Più di tutti gli altri lui era davvero nato sulle nostre tavole, se è vero che – come narra la leggenda – salito ventenne sul palco una sera con l’amico Piero Guccini (che lo aveva  presentato a Francesco, più vecchio di lui di 10 anni)   i discografici della EMI casualmente presenti  lo avevano voluto immediatamente assoldare.

In queste ore, giustamente, tutti ne ricordano la bravura, l’intelligenza, la coerenza, sia umane che artistiche. Nel nostro piccolo, noi  ricordiamo Claudio con questa bellissima foto (Collezione Giuseppe Savini) che lo ritrae intorno al 1972 all’ Osteria delle Dame, giovane e in procinto di spiccare il volo di tutto il suo meraviglioso talento.

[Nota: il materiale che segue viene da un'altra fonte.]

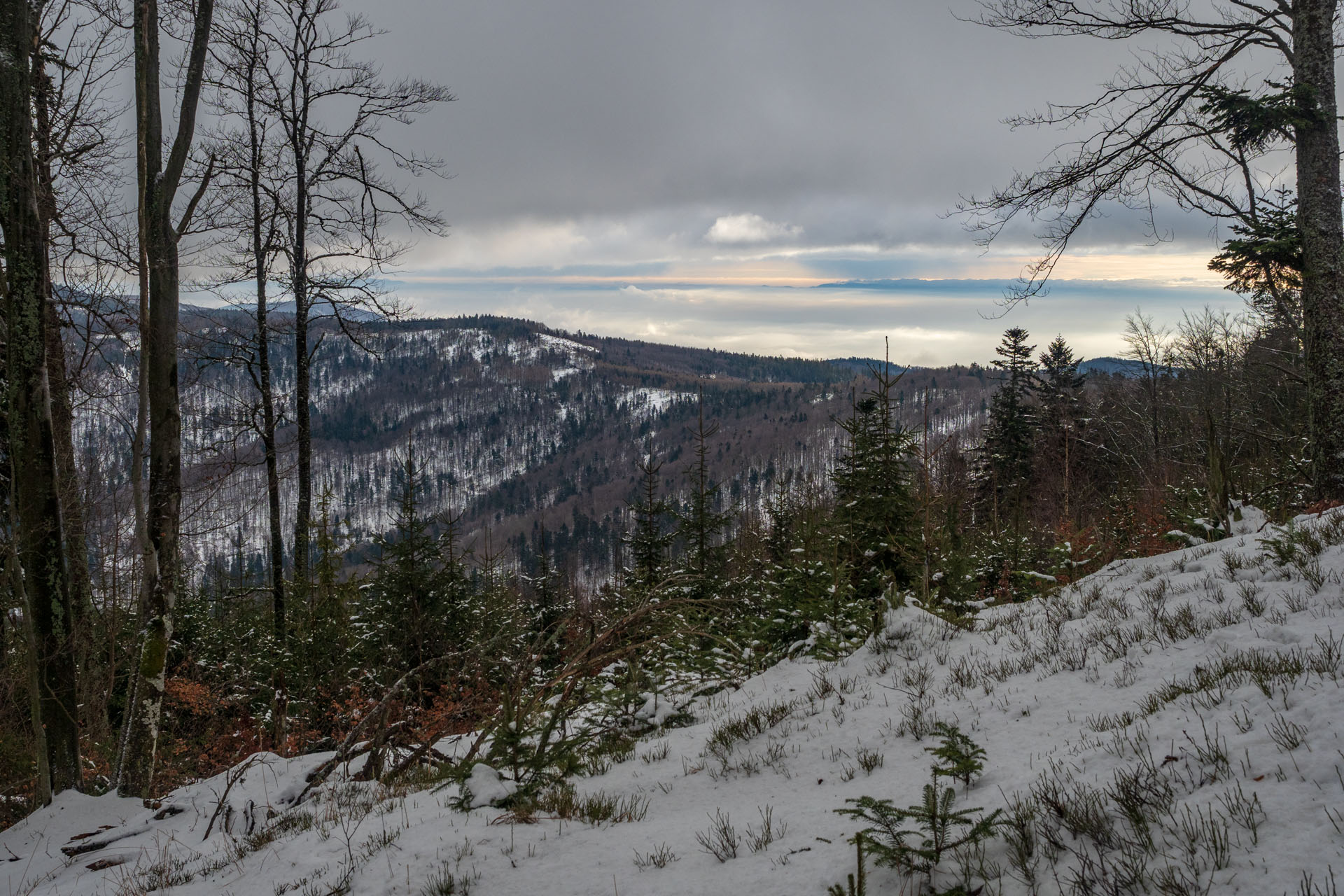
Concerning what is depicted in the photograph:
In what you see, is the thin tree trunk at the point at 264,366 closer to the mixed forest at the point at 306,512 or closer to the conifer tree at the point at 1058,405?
the mixed forest at the point at 306,512

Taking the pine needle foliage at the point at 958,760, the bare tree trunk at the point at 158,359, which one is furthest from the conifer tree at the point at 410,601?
the pine needle foliage at the point at 958,760

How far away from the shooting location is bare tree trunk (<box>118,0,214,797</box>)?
18.7 ft

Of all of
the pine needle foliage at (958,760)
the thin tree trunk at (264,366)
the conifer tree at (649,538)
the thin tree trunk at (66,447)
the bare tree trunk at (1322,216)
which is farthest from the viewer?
the conifer tree at (649,538)

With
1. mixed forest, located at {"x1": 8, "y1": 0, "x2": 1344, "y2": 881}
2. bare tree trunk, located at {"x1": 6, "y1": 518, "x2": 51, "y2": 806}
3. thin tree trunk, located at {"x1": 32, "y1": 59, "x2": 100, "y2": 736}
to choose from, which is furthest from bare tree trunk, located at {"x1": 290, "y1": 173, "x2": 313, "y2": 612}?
bare tree trunk, located at {"x1": 6, "y1": 518, "x2": 51, "y2": 806}

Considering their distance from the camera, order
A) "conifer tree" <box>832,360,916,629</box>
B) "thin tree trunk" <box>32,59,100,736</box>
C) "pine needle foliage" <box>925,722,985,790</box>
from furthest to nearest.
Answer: "conifer tree" <box>832,360,916,629</box> < "thin tree trunk" <box>32,59,100,736</box> < "pine needle foliage" <box>925,722,985,790</box>

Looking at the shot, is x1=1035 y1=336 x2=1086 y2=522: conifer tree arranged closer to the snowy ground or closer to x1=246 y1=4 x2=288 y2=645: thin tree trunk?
the snowy ground

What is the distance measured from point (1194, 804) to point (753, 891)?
157 cm

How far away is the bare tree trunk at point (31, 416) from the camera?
4922 millimetres

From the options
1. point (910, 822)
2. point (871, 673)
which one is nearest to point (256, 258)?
point (871, 673)

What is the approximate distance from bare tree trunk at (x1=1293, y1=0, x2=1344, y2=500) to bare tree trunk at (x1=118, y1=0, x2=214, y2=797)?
41.4ft

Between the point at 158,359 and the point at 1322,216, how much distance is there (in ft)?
43.7

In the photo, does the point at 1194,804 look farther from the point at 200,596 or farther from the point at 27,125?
the point at 200,596

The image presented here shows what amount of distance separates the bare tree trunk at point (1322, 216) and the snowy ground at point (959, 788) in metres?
3.10

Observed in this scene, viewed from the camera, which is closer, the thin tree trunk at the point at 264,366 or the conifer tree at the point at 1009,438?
the thin tree trunk at the point at 264,366
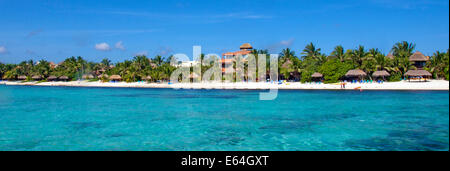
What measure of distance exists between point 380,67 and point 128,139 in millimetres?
41694

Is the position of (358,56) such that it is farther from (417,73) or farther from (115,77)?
(115,77)

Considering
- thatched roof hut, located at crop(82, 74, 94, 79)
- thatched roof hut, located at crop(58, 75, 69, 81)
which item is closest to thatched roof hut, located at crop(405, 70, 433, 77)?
thatched roof hut, located at crop(82, 74, 94, 79)

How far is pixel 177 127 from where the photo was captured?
595 inches

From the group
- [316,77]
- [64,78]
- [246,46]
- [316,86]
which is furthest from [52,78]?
[316,86]

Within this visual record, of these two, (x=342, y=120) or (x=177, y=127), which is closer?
(x=177, y=127)

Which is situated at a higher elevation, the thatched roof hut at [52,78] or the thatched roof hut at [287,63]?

Ci uniamo al dolore dei famigliari e abbracciamo idealmente tutti quelli che si sono emozionati con le sue canzoni. Alla ripresa dell’attività ricorderemo Claudio alle Dame, un luogo che crediamo naturalmente deputato a questo.

A titolo personale, saluto con infinita nostalgia un mio personale compagno di viaggio dell’adolescenza, un artista che ha saputo dare tante e importanti risposte (non tutte rassicuranti, ma sempre decisive) al ragazzo insolito e difficile che sono stato.